◆ Selected excerpt ◆
_ _ _
Exclusion talk attracts attention, feedback from homeless advocates

Sean C. Morgan

When she heard about Sweet Home’s proposed exclusion ordinance, Diane D. Nilan decided to stop in Sweet Home to talk to local homeless advocates, a street outreach team, and take a look at the local homeless situation.

Nilan has been traveling cross country, between Newport and Boston, Mass., and along Interstate 20, from Texas to Georgia documenting the lives of the homeless and their communities with Hear Us, a nonprofit dedicated to giving a voice and visibility to homeless children and families, a project called 2020 VisionQuest.

Along the way, she has been interviewing families and youth, conducting presentations and meeting with lawmakers.

Nilan met a group of advocates in Sweet Home last month. The group gets together in different communities and reaches out to homeless persons, providing supplies and help accessing resources. That particular day, the group included Tera Dixson, Albany school district homeless liaison; Scott McKee of Community Services Consortium and Shirley Byrd of the Family Assistance and Resource Center.

Nilan films a lot of documentaries on the homeless, she said, focusing on youth and schools.

On her trip across the country, “I’ve been filming, interviewing,” she said. “I’ve done some presentations and talked to local leaders and national leaders.”

She is trying to get a bill, the Homeless Children and Youth Act, passed in Washington, D.C. to change the definition of youth homelessness. At this point, she said, the U.S. Department of Housing and Urban Development does not recognize as homeless children who are “double bunked,” those who share homes with other families.

That means they cannot get assistance in obtaining housing, she said.

HUD does not serve people who are literally homeless or those in jeopardy of becoming homeless, McKee said. For those who are doubled up, the homeless must have a written eviction notice before they can obtain assistance from HUD.

When people are staying at a location, the last thing they want to do is ask for an eviction notice, he said.

Congress doesn’t have a clue as to the extent of homelessness, Nilan said.

Point-in-time counts put the number at 500,000, McKee said, adding that’s extremely inaccurate, because it fails to include anyone who is doubled up in a household.

Nilan said that homeless living in motels do not count as homeless.

Material from Nilan’s organization said estimates range upward of 6 million for children who have no homes. Congress receives underestimated reports, which leads to inadequate resources.

Nilan said she planned to move on to I-20 after stopping in Albany, Corvallis and Newport in October. She started her trip at her home in Illinois, moving east to Boston. She returned to Illinois and headed west for Newport.

Nilan said she became connected with Sweet Home when she filmed here about three years ago. She was in the area and returned when she learned “there was a movement to cleanse the downtown area of people not considered worthy of being downtown.”
_ _ _
◆ Given data ◆
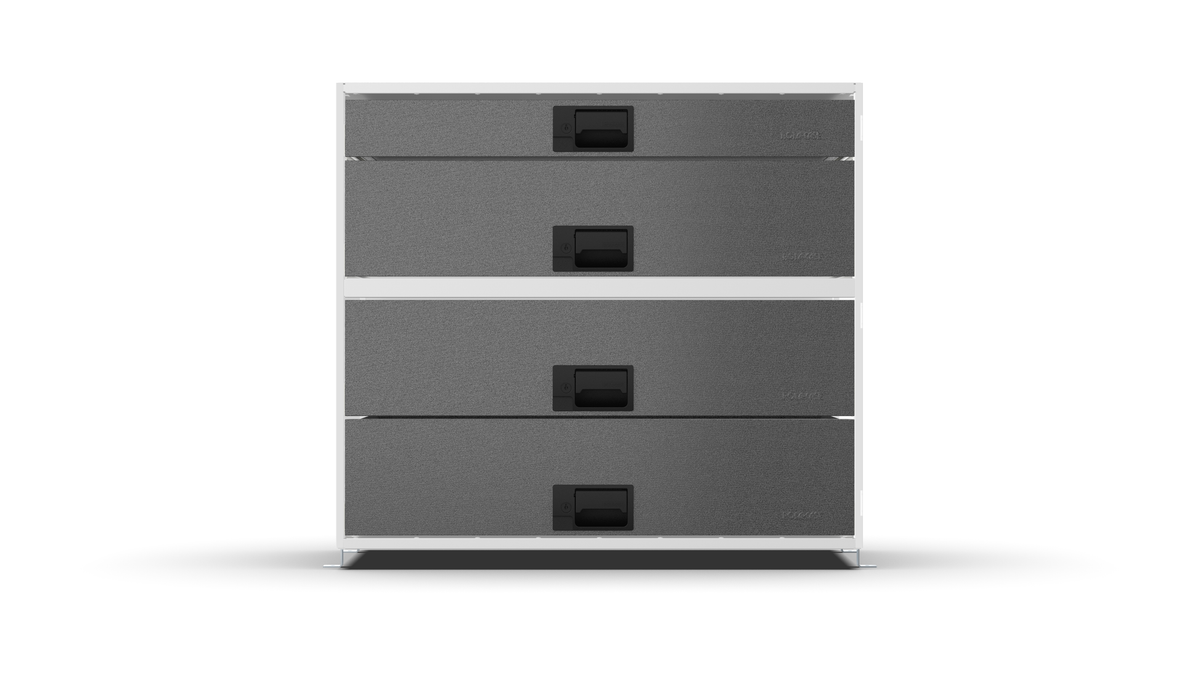 Service Body & Van Drawer Unit – 4 Mixed-Depth Drawers – 33″W × 29.3″H × 18″D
_ _ _
◆ Task list ◆
**A)** Answer from the news story on Sweet Home's exclusion ordinance:
(i) What is the name of the nonprofit that Nilan is traveling with?
(ii) What number do point-in-time counts put on homelessness, according to McKee?
(iii) Where did Nilan start her trip?
**B)** Reproduce the news story on Sweet Home's exclusion ordinance from "Sean C. Morgan" up to and including "meeting with lawmakers.".
The lines are separate material.

◆ Answer list ◆
**A)**
(i) Hear Us
(ii) 500,000
(iii) At her home in Illinois

**B)**
Sean C. Morgan

When she heard about Sweet Home’s proposed exclusion ordinance, Diane D. Nilan decided to stop in Sweet Home to talk to local homeless advocates, a street outreach team, and take a look at the local homeless situation.

Nilan has been traveling cross country, between Newport and Boston, Mass., and along Interstate 20, from Texas to Georgia documenting the lives of the homeless and their communities with Hear Us, a nonprofit dedicated to giving a voice and visibility to homeless children and families, a project called 2020 VisionQuest.

Along the way, she has been interviewing families and youth, conducting presentations and meeting with lawmakers.